*TASK:* Up to and including the line that contains "Purple Hyacinth: Purple", repeat the entries below exactly from the first line on. Do not carry over any pictures.

*MATERIAL SHOWN:*
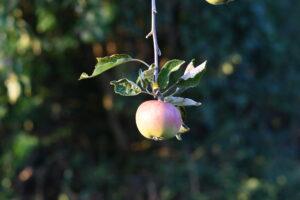 Apfelsaftaktion 2019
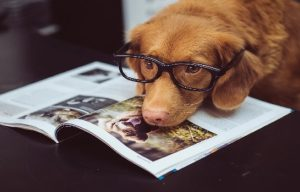 dog with head on book and eye glasses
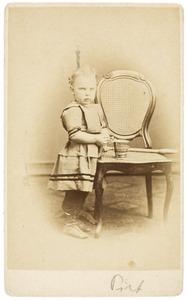 Portret van Petrus Hofstede de Groot (1870-1849)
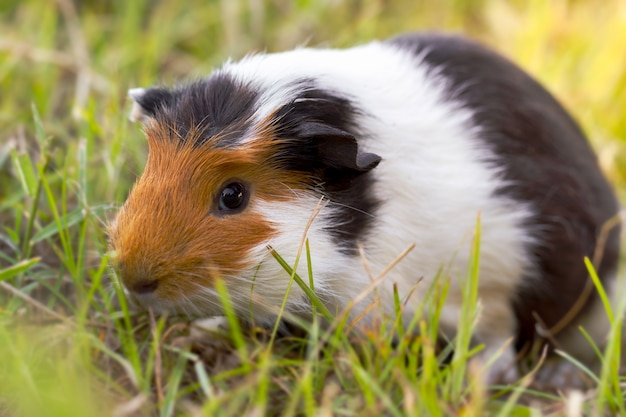 Guinea pig is eating grass at the lawn in the morning.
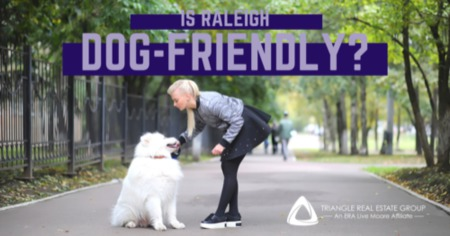 Is Raleigh Dog-Friendly?: The Best Places to Take Your Dog in Raleigh, NC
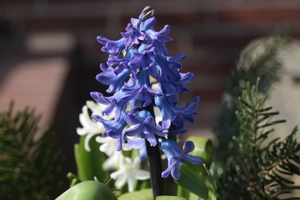 Purple Hyacinth: Purple Hyacinth in front of a house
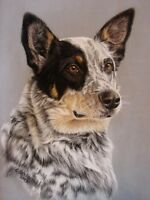 Pet Portraits of your Dog or Cat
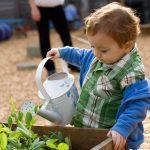 Making the Garden Safe for Kids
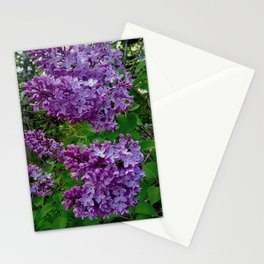 Lilacs in Bloom Stationery Cards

*RESULT OF THIS EXERCISE:*
 Apfelsaftaktion 2019
 dog with head on book and eye glasses
 Portret van Petrus Hofstede de Groot (1870-1849)
 Guinea pig is eating grass at the lawn in the morning.
 Is Raleigh Dog-Friendly?: The Best Places to Take Your Dog in Raleigh, NC
 Purple Hyacinth: Purple Hyacinth in front of a house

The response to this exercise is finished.